Meituan’s ambition is an “ecosystem loop.” In the local lifestyle space, Meituan’s war with Ele.me and Douyin has extended from food delivery into the coffee battlefield. If it acquires Starbucks, Meituan could make the “Starbucks Delivery” service exclusive, funnel its traffic of hundreds of millions of users into the Starbucks membership system, and even launch a “coffee version of Meituan membership” to directly counter Luckin’s 9.9-yuan strategy.
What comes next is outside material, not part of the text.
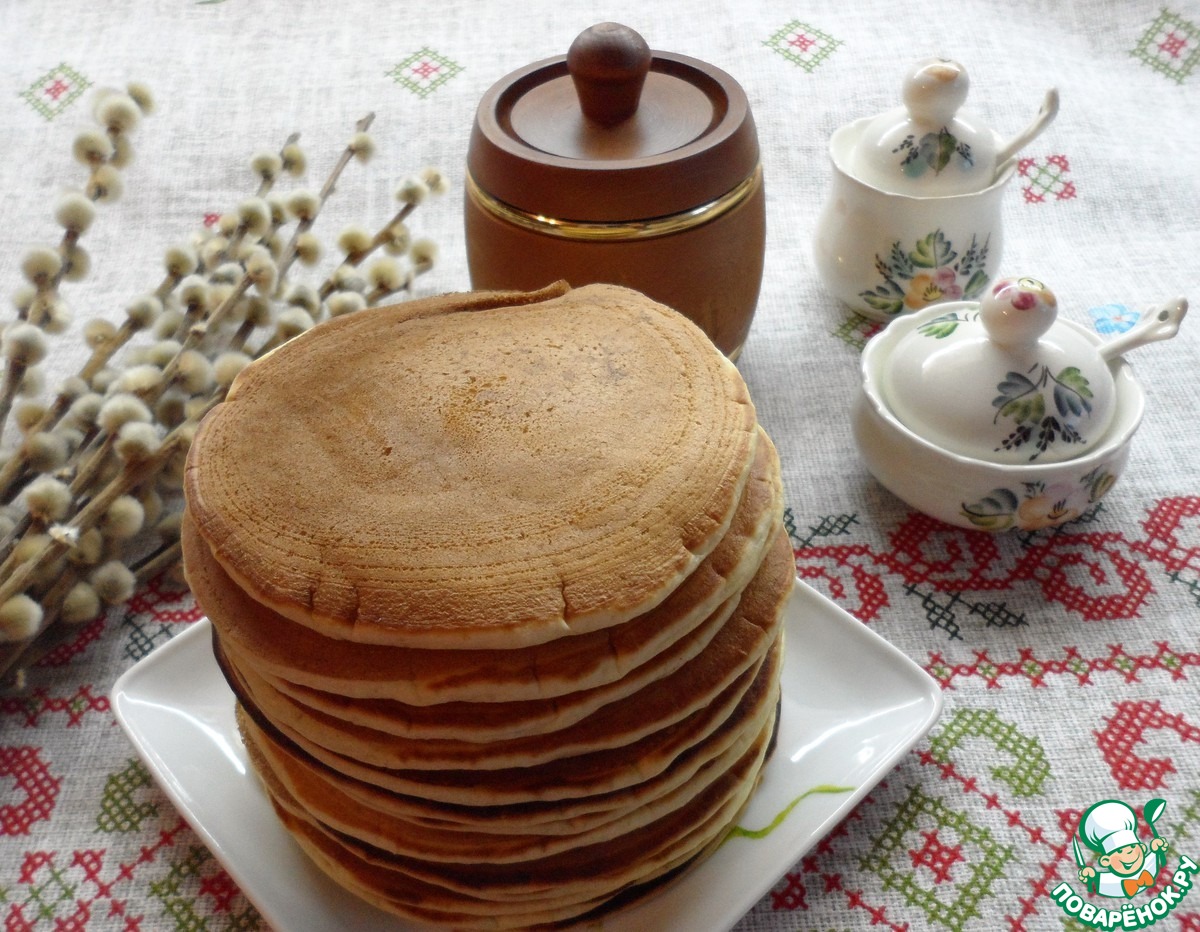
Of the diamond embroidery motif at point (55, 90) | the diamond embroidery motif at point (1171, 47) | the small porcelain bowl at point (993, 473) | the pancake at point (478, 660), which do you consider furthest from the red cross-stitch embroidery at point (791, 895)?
the diamond embroidery motif at point (55, 90)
Private equity firms (like KKR, FountainVest, etc.) aim to replicate the “McDonald’s-style arbitrage.” In 2017, McDonald’s sold 80% of its China business to CITIC and Carlyle, only to buy it back at a high price six years later. The typical private equity play might be: slash 50% of Starbucks’ self-operated stores, switch to franchise, burn cash in a price war, and cash out once the valuation rises.
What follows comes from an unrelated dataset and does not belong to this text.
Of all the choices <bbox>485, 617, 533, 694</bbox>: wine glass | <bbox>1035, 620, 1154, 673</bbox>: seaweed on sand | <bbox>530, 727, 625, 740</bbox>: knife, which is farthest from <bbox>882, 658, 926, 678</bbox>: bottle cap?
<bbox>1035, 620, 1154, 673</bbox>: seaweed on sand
But the biggest variable in this deal lies in control. One insider close to the matter revealed: “Starbucks won’t easily relinquish dominance. Based on McDonald’s share repurchase move in 2023, this is likely a ‘retreat to advance’ capital game.”
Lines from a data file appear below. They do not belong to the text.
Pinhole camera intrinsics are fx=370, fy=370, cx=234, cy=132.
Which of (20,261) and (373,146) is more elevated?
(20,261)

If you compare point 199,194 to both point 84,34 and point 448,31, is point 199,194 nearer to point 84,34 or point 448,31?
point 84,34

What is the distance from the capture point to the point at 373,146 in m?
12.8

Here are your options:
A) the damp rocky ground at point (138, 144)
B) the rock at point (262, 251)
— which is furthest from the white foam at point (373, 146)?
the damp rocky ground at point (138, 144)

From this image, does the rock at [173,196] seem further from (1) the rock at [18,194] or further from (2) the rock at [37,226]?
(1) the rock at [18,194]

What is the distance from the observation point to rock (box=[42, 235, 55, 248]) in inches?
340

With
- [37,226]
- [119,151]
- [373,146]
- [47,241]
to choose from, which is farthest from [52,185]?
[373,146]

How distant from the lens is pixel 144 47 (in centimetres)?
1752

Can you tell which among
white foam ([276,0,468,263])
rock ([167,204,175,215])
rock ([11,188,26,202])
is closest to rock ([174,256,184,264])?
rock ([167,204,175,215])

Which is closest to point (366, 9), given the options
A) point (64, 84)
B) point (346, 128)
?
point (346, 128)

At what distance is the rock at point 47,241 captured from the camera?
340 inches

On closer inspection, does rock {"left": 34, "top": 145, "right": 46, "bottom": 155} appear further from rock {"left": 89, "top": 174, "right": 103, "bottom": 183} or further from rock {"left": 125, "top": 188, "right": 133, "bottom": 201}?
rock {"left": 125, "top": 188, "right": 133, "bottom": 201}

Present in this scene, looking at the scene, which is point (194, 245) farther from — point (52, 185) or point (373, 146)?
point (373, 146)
If the Deal Goes Through, Three Major Shifts Will Hit the Chinese Coffee Market
- Supply Chain War Escalates
Starbucks’ coffee bean base in Yunnan and its intelligent industrial park in Kunshan—which increased logistics efficiency sixfold—are key bargaining chips. If China Resources or a private equity firm takes over, these assets might be opened to third parties, directly hitting Luckin and Cotti Coffee, which rely on imported beans. One analyst predicts: “If Starbucks drives down supply chain costs to 3 yuan per cup (approx. USD 0.42), Luckin’s 9.9-yuan price defense will collapse on its own.” - Lower-Tier Market Becomes a Meat Grinder
Starbucks has already entered 1,000 county-level markets in China, but over 55% of Mixue Bingcheng’s new stores are clustered there too. If China Resources aggressively pushes a “supermarket + Starbucks” combo into lower-tier markets, young people in small towns will face a brutal choice between a 15-yuan Starbucks (approx. USD 2.10) and a 5-yuan Mixue Bingcheng. Luckin, caught in the middle, might be forced to cut prices to 6.9 yuan (approx. USD 0.97). - Digital Disruption from Above
Starbucks’ alliances with Meituan and JD.com are already signaling its shift. In April, it launched on JD Delivery and integrated its membership system with Tencent’s ecosystem. One former Luckin employee remarked: “If Starbucks truly leans into digitalization, it’ll go even harder than Luckin.”
Conclusion: Is Selling Out the Endgame or the Start of a New War?
From Yum China to McDonald’s, the script for foreign giants—sell, then stage a comeback—has already been written. But Starbucks’ predicament reveals a harsher truth:
In China, there is no such thing as permanent “premium,” only permanent value-for-money. When Mixue Bingcheng wins over 900 million young people in small towns with 5-yuan lemon water, and Luckin drives its competitors crazy with 9.9-yuan coffee, Starbucks’ stubborn grip on the outdated “third space” dream may doom it—even if capital injections arrive.
Perhaps the real winner in this entire deal won’t be Starbucks, nor China Resources or Meituan—but Chinese consumers. After all, who could say no to the epic spectacle of “Starbucks forced to lower prices”?
(Data sources: Starbucks 2025 Q2 financial report, Luckin 2025 Q1 financial report)

[Disclaimer]: The above content reflects analysis of publicly available information, expert insights, and BCC research. It does not constitute investment advice. BCC is not responsible for any losses resulting from reliance on the views expressed herein. Investors should exercise caution.